Here's our weekly roundup of the new products CNET reviewers liked best.
2011 BMW 740i
Editors' rating: 4 out of 5
The good: The standard navigation system in the 2011 BMW 740i looks and works excellently. The Bluetooth phone system downloads contact lists and offers dial-by-name voice command. With the optional active suspension, the 740i handles like a sports car.
The bad: Cabin tech interfaces, most notably for points of interest and music selection, are not the most intuitive. BMW charges extra for little things such as iPod integration.
The bottom line: The 2011 BMW 740i proves that you don't need a V-8 in an executive sedan. It offers first-rate cabin electronics and driver assistance features, and preserves BMW's sports car reputation.
The good: The HTC Inspire 4G is affordably priced and boasts a large display. The Android 2.2 smartphone runs on AT&T's HSPA+ network and offers mobile hot-spot capabilities. New HTC Sense provides faster boot time and other enhancements. It also has an 8-megapixel camera that takes excellent photos.
The bad: The smartphone is rather large and heavy, and the battery cover is difficult to remove. We didn't experience great 4G speeds. AT&T blocks third-party apps. Lacks a front-facing camera.
The bottom line: Though dual-core smartphones are on the way, the HTC Inspire 4G stands as one of AT&T's best, high-end Android devices and is an incredible value.
The good: The Motorola Atrix 4G features a dual-core processor and a sharp qHD (quarter HD) display. The Android 2.2 smartphone has a sleek design and a 5-megapixel camera, a front-facing camera for video calls, and an HDMI port.
The bad: No 1080p HD video recording or playback at launch. You can't install non-Market third-party apps. We didn't experience great HSPA+ 4G data speeds.
The bottom line: The laptop dock is a decidedly cool (and pricey) feature, but the dual-core Motorola Atrix 4G has plenty to offer on its own. The smartphone packs speed and high-end features into a sleek package and earns its place at the top of AT&T's Android lineup.
The good: Optical viewfinder; articulated LCD; built-in neutral-density filter; very good photo quality for its class.
The bad: Shot-to-shot performance still a little sluggish; some annoying controls.
The bottom line: Relatively unchanged from its predecessor, save the addition of 720p video, the Canon PowerShot G12 remains a very good, more-or-less compact model, designed to please photo enthusiasts.
The good: Budget-priced Netbook with solid construction; excellent battery life; comfortable keyboard.
The bad: Lacks HDMI; single-core Atom CPU; narrow touch pad; limited customization; ultimately, still a plain old single-core Netbook.

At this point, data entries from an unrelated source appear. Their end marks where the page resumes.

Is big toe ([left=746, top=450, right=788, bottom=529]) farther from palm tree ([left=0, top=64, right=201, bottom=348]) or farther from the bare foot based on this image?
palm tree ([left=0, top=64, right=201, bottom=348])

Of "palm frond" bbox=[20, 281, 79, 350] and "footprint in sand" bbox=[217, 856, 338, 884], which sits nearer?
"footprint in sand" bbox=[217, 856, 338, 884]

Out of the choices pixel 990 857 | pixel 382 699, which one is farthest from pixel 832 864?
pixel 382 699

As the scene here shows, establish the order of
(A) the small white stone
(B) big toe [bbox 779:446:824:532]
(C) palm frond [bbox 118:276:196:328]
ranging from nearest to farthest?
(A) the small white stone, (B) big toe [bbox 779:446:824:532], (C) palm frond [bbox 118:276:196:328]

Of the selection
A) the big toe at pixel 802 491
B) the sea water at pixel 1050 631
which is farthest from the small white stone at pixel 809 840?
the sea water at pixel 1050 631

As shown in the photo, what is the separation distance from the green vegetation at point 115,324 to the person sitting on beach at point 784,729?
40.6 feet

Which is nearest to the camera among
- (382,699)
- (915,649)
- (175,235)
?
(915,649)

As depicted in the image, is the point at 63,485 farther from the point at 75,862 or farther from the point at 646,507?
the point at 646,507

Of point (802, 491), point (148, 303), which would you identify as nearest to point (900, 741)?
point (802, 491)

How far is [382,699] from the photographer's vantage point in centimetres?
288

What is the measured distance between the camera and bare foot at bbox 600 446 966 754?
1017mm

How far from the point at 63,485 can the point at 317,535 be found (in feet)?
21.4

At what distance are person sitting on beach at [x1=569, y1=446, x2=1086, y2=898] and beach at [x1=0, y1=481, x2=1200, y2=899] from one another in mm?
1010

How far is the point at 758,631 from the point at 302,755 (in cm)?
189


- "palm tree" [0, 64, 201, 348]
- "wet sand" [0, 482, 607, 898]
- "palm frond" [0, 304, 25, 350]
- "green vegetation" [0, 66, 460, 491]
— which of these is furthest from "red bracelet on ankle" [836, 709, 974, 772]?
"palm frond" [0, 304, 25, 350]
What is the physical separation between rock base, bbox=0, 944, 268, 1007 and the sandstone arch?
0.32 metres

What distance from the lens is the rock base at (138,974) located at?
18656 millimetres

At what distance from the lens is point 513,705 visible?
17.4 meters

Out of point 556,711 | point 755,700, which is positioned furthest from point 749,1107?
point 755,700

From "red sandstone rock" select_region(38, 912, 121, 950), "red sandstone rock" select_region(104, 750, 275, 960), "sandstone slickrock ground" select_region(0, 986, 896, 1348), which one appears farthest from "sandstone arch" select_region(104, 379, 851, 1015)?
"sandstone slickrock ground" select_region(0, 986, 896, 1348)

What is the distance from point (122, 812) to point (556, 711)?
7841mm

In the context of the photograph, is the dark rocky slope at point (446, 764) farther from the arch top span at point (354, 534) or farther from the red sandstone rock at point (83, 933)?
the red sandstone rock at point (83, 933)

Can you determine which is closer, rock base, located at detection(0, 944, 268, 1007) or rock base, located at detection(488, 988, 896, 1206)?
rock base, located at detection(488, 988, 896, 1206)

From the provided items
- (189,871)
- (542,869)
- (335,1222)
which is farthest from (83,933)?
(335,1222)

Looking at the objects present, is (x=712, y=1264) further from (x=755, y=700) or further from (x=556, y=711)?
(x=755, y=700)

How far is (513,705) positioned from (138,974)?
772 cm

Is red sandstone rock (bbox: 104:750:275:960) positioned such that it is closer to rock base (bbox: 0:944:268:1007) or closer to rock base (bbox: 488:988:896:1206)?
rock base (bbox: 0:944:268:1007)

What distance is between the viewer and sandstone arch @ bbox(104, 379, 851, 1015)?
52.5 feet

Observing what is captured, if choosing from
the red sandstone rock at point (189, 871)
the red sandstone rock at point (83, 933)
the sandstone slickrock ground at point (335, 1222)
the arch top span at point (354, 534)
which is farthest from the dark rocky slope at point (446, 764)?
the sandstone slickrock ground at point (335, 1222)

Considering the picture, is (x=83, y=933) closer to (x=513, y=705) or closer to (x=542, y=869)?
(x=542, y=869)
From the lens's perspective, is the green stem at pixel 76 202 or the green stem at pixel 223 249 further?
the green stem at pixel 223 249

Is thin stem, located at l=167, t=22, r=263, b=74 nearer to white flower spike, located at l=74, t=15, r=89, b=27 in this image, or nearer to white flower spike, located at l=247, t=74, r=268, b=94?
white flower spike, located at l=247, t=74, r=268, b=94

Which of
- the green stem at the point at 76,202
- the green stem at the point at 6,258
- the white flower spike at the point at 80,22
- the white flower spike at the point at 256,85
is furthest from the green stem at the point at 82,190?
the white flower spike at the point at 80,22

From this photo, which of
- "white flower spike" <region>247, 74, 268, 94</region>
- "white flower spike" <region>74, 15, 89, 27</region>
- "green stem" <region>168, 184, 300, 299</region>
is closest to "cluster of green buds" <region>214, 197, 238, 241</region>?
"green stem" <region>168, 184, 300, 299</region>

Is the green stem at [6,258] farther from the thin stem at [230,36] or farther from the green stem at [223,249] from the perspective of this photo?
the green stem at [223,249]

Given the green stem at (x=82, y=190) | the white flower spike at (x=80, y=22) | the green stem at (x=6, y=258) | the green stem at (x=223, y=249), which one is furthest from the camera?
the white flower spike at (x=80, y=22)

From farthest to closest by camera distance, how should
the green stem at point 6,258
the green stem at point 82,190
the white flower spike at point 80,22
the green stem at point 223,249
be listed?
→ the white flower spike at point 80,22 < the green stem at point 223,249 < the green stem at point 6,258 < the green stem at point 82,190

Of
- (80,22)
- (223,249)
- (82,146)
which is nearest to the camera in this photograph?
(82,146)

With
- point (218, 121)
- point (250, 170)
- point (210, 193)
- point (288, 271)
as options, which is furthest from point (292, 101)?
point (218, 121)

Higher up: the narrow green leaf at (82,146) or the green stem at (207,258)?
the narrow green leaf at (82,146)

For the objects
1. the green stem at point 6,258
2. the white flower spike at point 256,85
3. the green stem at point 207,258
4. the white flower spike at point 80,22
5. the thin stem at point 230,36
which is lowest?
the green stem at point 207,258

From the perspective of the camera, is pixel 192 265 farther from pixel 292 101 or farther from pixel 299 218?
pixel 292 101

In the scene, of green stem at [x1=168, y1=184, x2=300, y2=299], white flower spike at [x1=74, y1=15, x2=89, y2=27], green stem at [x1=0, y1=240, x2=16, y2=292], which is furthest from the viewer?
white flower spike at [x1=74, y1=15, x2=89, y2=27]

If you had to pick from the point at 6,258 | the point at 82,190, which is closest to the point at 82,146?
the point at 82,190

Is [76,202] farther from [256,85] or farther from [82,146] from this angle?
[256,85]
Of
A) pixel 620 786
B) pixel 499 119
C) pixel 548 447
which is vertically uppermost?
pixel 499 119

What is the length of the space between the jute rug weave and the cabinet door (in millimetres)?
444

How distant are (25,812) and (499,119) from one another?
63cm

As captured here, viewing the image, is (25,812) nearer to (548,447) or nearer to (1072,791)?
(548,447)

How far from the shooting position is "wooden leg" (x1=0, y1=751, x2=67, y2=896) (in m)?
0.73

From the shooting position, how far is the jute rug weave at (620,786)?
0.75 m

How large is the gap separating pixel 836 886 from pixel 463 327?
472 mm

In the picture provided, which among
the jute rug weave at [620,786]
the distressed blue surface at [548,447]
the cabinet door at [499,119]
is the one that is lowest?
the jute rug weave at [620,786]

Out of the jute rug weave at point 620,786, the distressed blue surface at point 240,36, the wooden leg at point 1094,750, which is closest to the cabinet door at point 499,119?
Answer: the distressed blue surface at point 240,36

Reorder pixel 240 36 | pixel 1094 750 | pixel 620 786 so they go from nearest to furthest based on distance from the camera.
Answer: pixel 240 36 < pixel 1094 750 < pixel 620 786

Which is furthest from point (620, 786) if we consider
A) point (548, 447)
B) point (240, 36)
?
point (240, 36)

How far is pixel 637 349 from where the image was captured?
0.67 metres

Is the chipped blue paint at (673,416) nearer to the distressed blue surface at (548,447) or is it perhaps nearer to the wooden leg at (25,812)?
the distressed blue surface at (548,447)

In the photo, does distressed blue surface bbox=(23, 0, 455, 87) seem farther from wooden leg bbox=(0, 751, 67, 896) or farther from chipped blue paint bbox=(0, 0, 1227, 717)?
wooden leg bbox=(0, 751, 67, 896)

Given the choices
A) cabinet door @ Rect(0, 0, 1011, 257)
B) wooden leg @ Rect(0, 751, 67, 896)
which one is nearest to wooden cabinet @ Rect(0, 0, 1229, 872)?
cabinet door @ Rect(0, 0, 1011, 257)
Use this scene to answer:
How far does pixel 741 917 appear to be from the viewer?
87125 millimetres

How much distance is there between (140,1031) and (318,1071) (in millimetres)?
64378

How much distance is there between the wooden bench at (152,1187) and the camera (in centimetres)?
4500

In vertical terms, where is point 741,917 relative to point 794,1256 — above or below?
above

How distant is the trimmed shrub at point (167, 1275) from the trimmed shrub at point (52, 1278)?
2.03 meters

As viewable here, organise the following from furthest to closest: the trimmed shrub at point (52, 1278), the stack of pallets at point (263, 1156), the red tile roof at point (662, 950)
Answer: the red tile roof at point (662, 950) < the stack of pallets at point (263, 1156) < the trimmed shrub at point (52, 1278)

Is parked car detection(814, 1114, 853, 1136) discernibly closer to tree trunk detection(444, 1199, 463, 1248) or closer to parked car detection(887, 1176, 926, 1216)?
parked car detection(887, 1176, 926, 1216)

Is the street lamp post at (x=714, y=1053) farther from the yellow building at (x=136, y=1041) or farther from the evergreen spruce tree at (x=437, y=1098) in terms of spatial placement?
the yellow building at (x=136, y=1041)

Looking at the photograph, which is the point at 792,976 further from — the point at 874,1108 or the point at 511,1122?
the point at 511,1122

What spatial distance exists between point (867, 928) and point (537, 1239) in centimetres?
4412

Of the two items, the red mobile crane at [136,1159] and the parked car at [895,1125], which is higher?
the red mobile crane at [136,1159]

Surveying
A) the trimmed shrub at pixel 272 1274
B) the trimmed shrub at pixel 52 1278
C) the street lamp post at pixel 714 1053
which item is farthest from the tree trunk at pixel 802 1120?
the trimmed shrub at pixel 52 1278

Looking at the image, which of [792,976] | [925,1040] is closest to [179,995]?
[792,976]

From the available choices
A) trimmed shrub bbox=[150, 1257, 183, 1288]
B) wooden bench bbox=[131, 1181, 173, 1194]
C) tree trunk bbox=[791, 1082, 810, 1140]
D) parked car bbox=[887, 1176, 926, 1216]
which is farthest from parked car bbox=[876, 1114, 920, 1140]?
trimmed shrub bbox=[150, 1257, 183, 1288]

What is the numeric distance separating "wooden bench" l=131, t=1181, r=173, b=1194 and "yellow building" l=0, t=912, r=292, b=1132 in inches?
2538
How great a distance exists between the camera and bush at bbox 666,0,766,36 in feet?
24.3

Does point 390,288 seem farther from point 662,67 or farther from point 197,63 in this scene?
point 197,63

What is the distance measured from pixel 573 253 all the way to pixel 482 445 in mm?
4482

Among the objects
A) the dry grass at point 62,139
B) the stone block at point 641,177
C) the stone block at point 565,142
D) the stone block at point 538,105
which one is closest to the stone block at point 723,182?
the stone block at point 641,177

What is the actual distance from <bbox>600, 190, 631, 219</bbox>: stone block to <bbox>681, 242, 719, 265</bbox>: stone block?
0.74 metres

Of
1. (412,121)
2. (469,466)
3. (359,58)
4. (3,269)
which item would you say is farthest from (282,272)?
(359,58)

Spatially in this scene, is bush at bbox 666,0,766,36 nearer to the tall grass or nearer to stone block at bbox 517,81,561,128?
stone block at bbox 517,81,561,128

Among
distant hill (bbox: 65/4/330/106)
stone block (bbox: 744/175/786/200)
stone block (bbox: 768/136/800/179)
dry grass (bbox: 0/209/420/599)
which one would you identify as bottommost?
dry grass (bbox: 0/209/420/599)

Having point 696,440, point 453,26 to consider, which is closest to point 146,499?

The bottom line: If you're looking for a budget-level Netbook with a long battery life, the HP Mini 1103 offers a very affordable package compared with other HP Netbooks. Just be forewarned: there isn't anything here you haven't seen before.
The good: Responsive touch-screen interface with no glare or contrast issues; high-contrast 7-inch E-Ink Pearl display; both Wi-Fi and 3G wireless connectivity; zippier performance than its predecessor; integration with Sony e-book store; good battery life (up to 22 days); supports EPUB e-book standard, which enables e-book downloads from libraries and other third parties; audio capabilities; SD and Memory Stick Duo memory expansion slots; charges via Micro-USB port.
The bad: Expensive compared with the competition; Sony online store isn't as robust as Amazon's; Sony Reader app not available on many other platforms; no protective cover included.
The bottom line: Sony's flagship e-reader, the Daily Edition PRS-950, is a capable, well-designed e-reader that offers both Wi-Fi and 3G connectivity--but at $300, it's too expensive.